According to both the local SRWHMG and the national AWHPC, the BLM and U.S. Forest Service have been managing wild horses and burros the wrong way, for a very long time. The lack of personnel for up close management on the range, the failure to use humane birth control (PZP), the favoring of cattle grazing combined with the cruel roundup and stockpiling of wild horses in holding facilities, has caused the very problems the agency claims it now cannot solve. The frequent roundups, according to an NAS study, actually fuel high reproductive rates on the range. In addition, the BLM keeps many herds at population levels to small to be genetically viable, causing inbreeding.
At the press conference and during public comments, the organizations will also have some praise for local Arizona BLM officials, including the Kingman field office, which will be implementing a field trial of humane birth control PZP for the Oatman wild burros, who hail from the Black Mountain Herd Management Area in western Arizona.
“There is only one way to manage wild horses and burros responsibly and that is through up close documentation and humane management on the range with the responsible use of PZP birth control where needed,” Netherlands said. “Arizona, the state with the smallest number of wild horses and largest number of wild burros in the nation, has an opportunity to take the lead in implementing humane, on the range management.”
“We hope to continue to work with both the BLM and the Forest Service towards humane and scientific solutions,” concluded Simone Netherlands. “The public demands humane management of our wild horses and burros, and the agencies are eventually going to have to deliver on that goal.”
Please arrive early as parking may be challenging, there is a parking garage at one north central, or meter parking on the street.

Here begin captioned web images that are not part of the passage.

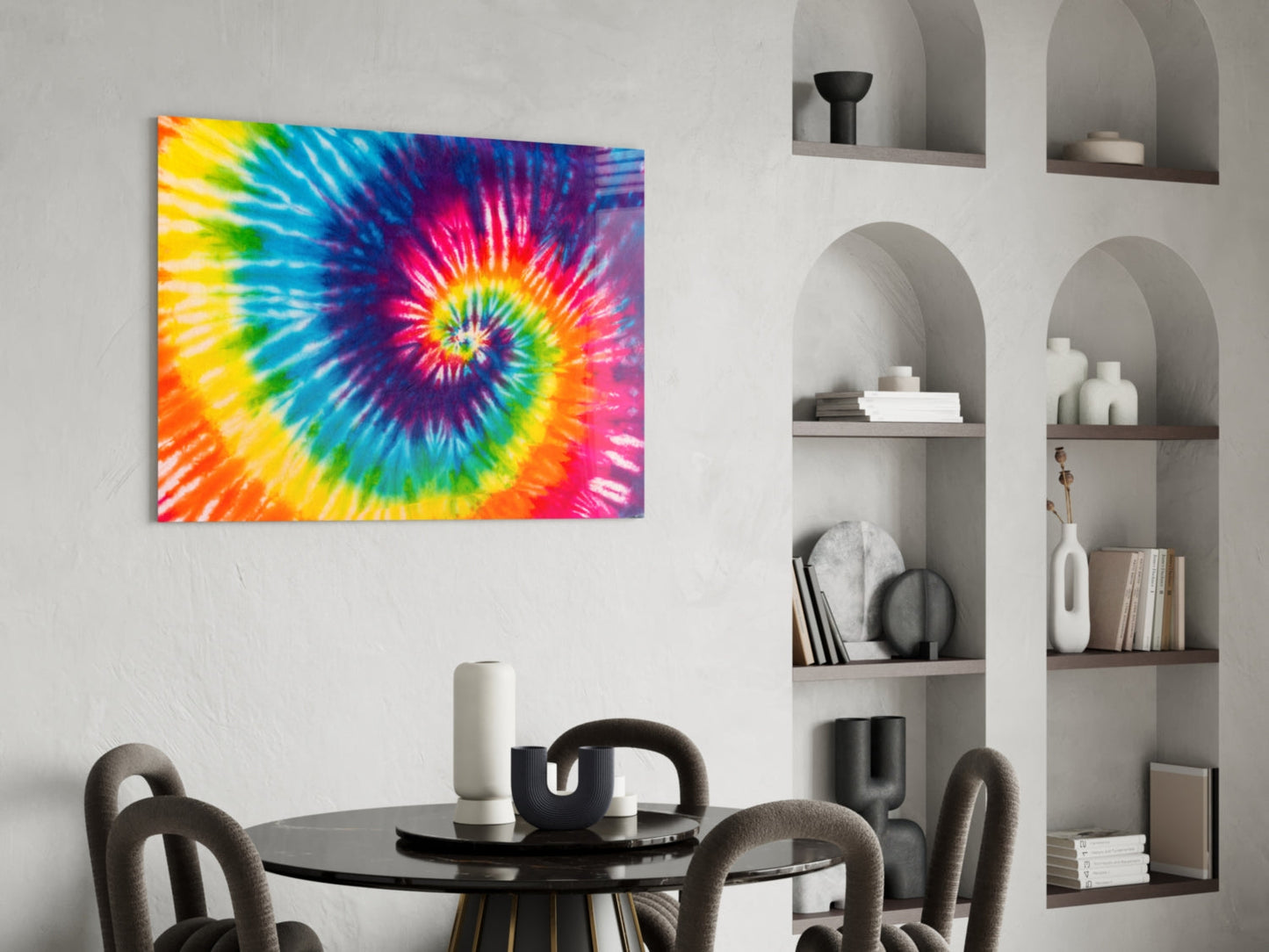 Vibrant tie-dye spiral glass art hanging above black round dining table with gray chairs and white shelving unit.
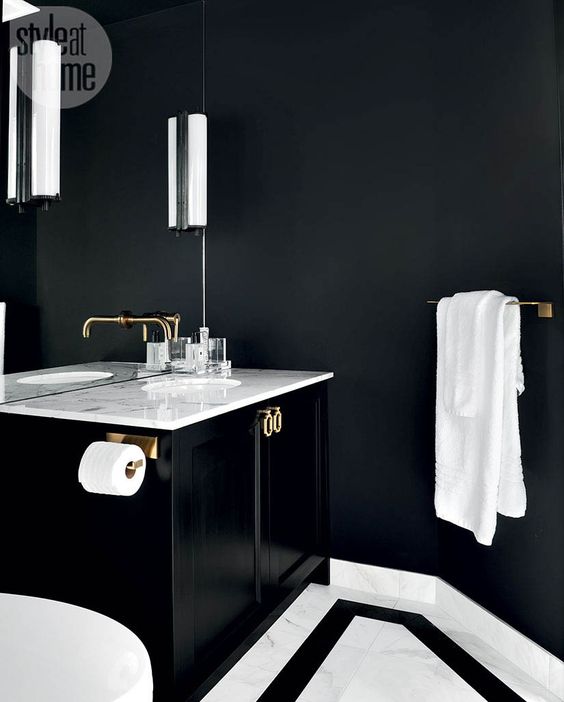 a tiny powder room with onyx walls, white stone for a contrast and a floating black vanity for a shiny touch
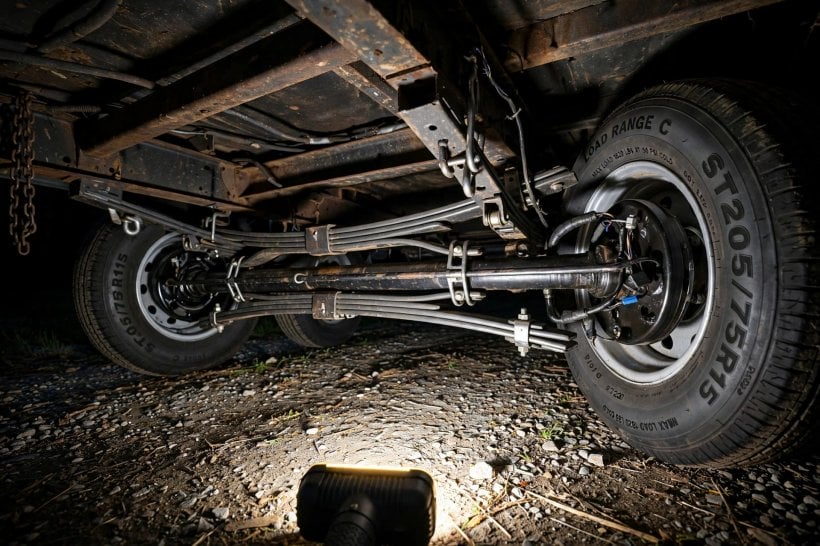 tiny house trailer buying guide: inspecting a tandem axle, electric brake drum and trailer tire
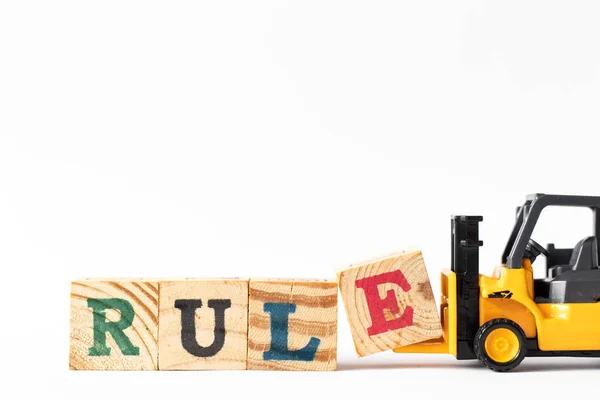 Toy forklift hold wood letter block e to complete word rule on white background — Stock Photo, Image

The Salt River Wild Horse Management Group is an Arizona non-profit organization established to protect, monitor and scientifically study the Salt River Wild Horses. The SRWHMG has been spearheading the effort to secure lasting protections for this iconic and beloved wild horse herd in the Tonto National Forest.
The American Wild Horse Preservation Campaign (AWHPC) is dedicated to defending America’s wild horses and burros to protect their freedom, preserve their habitat, and promote humane standards of treatment. AWHPC’s mission is endorsed by a coalition of more than 60 horse advocacy, public interest, and conservation organizations.